◆ **Задания**
a) Продублируйте фрагмент отрывка о государстве и религии между "Государство, таким образом, может" и "только privatim (4)." включительно.
b) Ответьте, пожалуйста, по отрывку о государстве и религии на вопросы ниже.
(i) Что названо посредником между человеком и свободой человека?
(ii) Где был упразднен имущественный ценз для активного и пассивного избирательного права?
(iii) Чем назван ценз в последнем предложении?

◆ **Исходный отрывок**

== == ==

Государство, таким образом, может совершенно эмансипироваться от религии даже тогда, когда преобладающее большинство еще остается религиозным. А преобладающее большинство не перестает быть религиозным оттого, что оно остается религиозным только privatim (4).

Но ведь отношение государства, особенно республики, к религии есть не что иное, как отношение людей, образующих государство, к религии. Отсюда следует, что человек освобождается от какого-либо ограничения через посредство государства, освобождается политически, когда, в противоречии с самим собой, он возвышается над этим ограничением абстрактным и ограниченным, частичным образом. Далее следует, что человек, освобождаясь политически, достигает свободы окольным путем, через посредствующее - хотя и необходимое - звено. Отсюда же следует, наконец, что человек даже тогда, когда он при посредстве государства объявляет себя атеистом, т.е. когда он объявляет государство атеистом, все еще остается религиозно-ограниченным именно потому, что признает себя самого лишь окольным путем, лишь с помощью посредствующего звена. Религия и есть признание человека окольным путем, признание через посредника. Государство есть посредник между человеком и свободой человека. Как Христос есть посредник, на которого человек перекладывает всю свою божественность, всю свою религиозную ограниченность, так и государство есть посредник, в которого он вкладывает всю свою небожественность, всю свою человеческую свободу.

Политическое возвышение человека над религией разделяет все недостатки и все преимущества политического возвышения вообще. Государство, как государство, аннулирует, например, частную собственность, человек объявляет частную собственность упраздненной в политическом отношении, как только он упраздняет имущественный ценз для активного и пассивного избирательного права, как это и произошло во многих штатах Северной Америки. С политической точки зрения Гамильтон был совершенно прав, когда он истолковал этот факт в том смысле, что "простой народ одержал победу над собственниками и денежным богатством". Разве частная собственность не упразднена в идее, если неимущий стал законодателем для имущего? Ценз - это последняя политическая форма признания частной собственности.

== == ==

◆ **Доступные данные**
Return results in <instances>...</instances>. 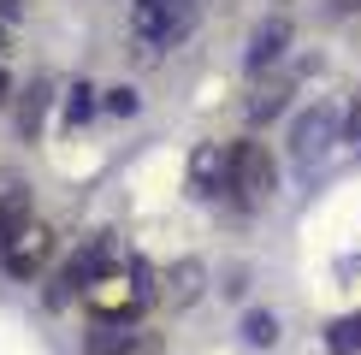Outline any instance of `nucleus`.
<instances>
[{"mask_svg":"<svg viewBox=\"0 0 361 355\" xmlns=\"http://www.w3.org/2000/svg\"><path fill=\"white\" fill-rule=\"evenodd\" d=\"M6 89H12V77H6V71H0V101H6Z\"/></svg>","mask_w":361,"mask_h":355,"instance_id":"obj_17","label":"nucleus"},{"mask_svg":"<svg viewBox=\"0 0 361 355\" xmlns=\"http://www.w3.org/2000/svg\"><path fill=\"white\" fill-rule=\"evenodd\" d=\"M279 107H284V95H279V89H261V95L249 101V118H255V125H261V118H273Z\"/></svg>","mask_w":361,"mask_h":355,"instance_id":"obj_14","label":"nucleus"},{"mask_svg":"<svg viewBox=\"0 0 361 355\" xmlns=\"http://www.w3.org/2000/svg\"><path fill=\"white\" fill-rule=\"evenodd\" d=\"M0 261H6V273H12V278H36V266L48 261V231H42V225H24Z\"/></svg>","mask_w":361,"mask_h":355,"instance_id":"obj_7","label":"nucleus"},{"mask_svg":"<svg viewBox=\"0 0 361 355\" xmlns=\"http://www.w3.org/2000/svg\"><path fill=\"white\" fill-rule=\"evenodd\" d=\"M225 189L243 207H261L279 189V166H273V154H267V142H231V184Z\"/></svg>","mask_w":361,"mask_h":355,"instance_id":"obj_1","label":"nucleus"},{"mask_svg":"<svg viewBox=\"0 0 361 355\" xmlns=\"http://www.w3.org/2000/svg\"><path fill=\"white\" fill-rule=\"evenodd\" d=\"M243 337H249L255 349H273V344H279V314H267V308L243 314Z\"/></svg>","mask_w":361,"mask_h":355,"instance_id":"obj_11","label":"nucleus"},{"mask_svg":"<svg viewBox=\"0 0 361 355\" xmlns=\"http://www.w3.org/2000/svg\"><path fill=\"white\" fill-rule=\"evenodd\" d=\"M42 113H48V89H30V101H24V130H30V137H36V125H42Z\"/></svg>","mask_w":361,"mask_h":355,"instance_id":"obj_13","label":"nucleus"},{"mask_svg":"<svg viewBox=\"0 0 361 355\" xmlns=\"http://www.w3.org/2000/svg\"><path fill=\"white\" fill-rule=\"evenodd\" d=\"M89 355H160V332H142L130 320H95V332L83 337Z\"/></svg>","mask_w":361,"mask_h":355,"instance_id":"obj_3","label":"nucleus"},{"mask_svg":"<svg viewBox=\"0 0 361 355\" xmlns=\"http://www.w3.org/2000/svg\"><path fill=\"white\" fill-rule=\"evenodd\" d=\"M30 225V196H24V178L0 172V231H24Z\"/></svg>","mask_w":361,"mask_h":355,"instance_id":"obj_8","label":"nucleus"},{"mask_svg":"<svg viewBox=\"0 0 361 355\" xmlns=\"http://www.w3.org/2000/svg\"><path fill=\"white\" fill-rule=\"evenodd\" d=\"M107 113H137V89H107Z\"/></svg>","mask_w":361,"mask_h":355,"instance_id":"obj_15","label":"nucleus"},{"mask_svg":"<svg viewBox=\"0 0 361 355\" xmlns=\"http://www.w3.org/2000/svg\"><path fill=\"white\" fill-rule=\"evenodd\" d=\"M343 6H361V0H343Z\"/></svg>","mask_w":361,"mask_h":355,"instance_id":"obj_18","label":"nucleus"},{"mask_svg":"<svg viewBox=\"0 0 361 355\" xmlns=\"http://www.w3.org/2000/svg\"><path fill=\"white\" fill-rule=\"evenodd\" d=\"M195 18V0H130V30L148 42V48H166L178 42Z\"/></svg>","mask_w":361,"mask_h":355,"instance_id":"obj_2","label":"nucleus"},{"mask_svg":"<svg viewBox=\"0 0 361 355\" xmlns=\"http://www.w3.org/2000/svg\"><path fill=\"white\" fill-rule=\"evenodd\" d=\"M326 349L332 355H361V314H343L332 332H326Z\"/></svg>","mask_w":361,"mask_h":355,"instance_id":"obj_10","label":"nucleus"},{"mask_svg":"<svg viewBox=\"0 0 361 355\" xmlns=\"http://www.w3.org/2000/svg\"><path fill=\"white\" fill-rule=\"evenodd\" d=\"M284 48H290V18H267V24L249 36V54H243V66L255 71V77H261L267 66H279V59H284Z\"/></svg>","mask_w":361,"mask_h":355,"instance_id":"obj_6","label":"nucleus"},{"mask_svg":"<svg viewBox=\"0 0 361 355\" xmlns=\"http://www.w3.org/2000/svg\"><path fill=\"white\" fill-rule=\"evenodd\" d=\"M343 142H355V148H361V89H355V101H350V125H343Z\"/></svg>","mask_w":361,"mask_h":355,"instance_id":"obj_16","label":"nucleus"},{"mask_svg":"<svg viewBox=\"0 0 361 355\" xmlns=\"http://www.w3.org/2000/svg\"><path fill=\"white\" fill-rule=\"evenodd\" d=\"M202 278H207V266L195 261V255H190V261H178L172 273H166V302H178V308H190L195 296H202Z\"/></svg>","mask_w":361,"mask_h":355,"instance_id":"obj_9","label":"nucleus"},{"mask_svg":"<svg viewBox=\"0 0 361 355\" xmlns=\"http://www.w3.org/2000/svg\"><path fill=\"white\" fill-rule=\"evenodd\" d=\"M190 184L202 189V196H219V189L231 184V148L225 142H202L190 154Z\"/></svg>","mask_w":361,"mask_h":355,"instance_id":"obj_5","label":"nucleus"},{"mask_svg":"<svg viewBox=\"0 0 361 355\" xmlns=\"http://www.w3.org/2000/svg\"><path fill=\"white\" fill-rule=\"evenodd\" d=\"M89 113H95V89H89V83H78V89L66 95V125H83Z\"/></svg>","mask_w":361,"mask_h":355,"instance_id":"obj_12","label":"nucleus"},{"mask_svg":"<svg viewBox=\"0 0 361 355\" xmlns=\"http://www.w3.org/2000/svg\"><path fill=\"white\" fill-rule=\"evenodd\" d=\"M332 130H338V118L326 107H308L302 118H296V137L290 142H296V166H302V172H314V160L332 148Z\"/></svg>","mask_w":361,"mask_h":355,"instance_id":"obj_4","label":"nucleus"}]
</instances>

== == ==

◆ **Результаты выполнения**
a)
Государство, таким образом, может совершенно эмансипироваться от религии даже тогда, когда преобладающее большинство еще остается религиозным. А преобладающее большинство не перестает быть религиозным оттого, что оно остается религиозным только privatim (4).

b)
(i) Государство.
(ii) Во многих штатах Северной Америки.
(iii) Последней политической формой признания частной собственности.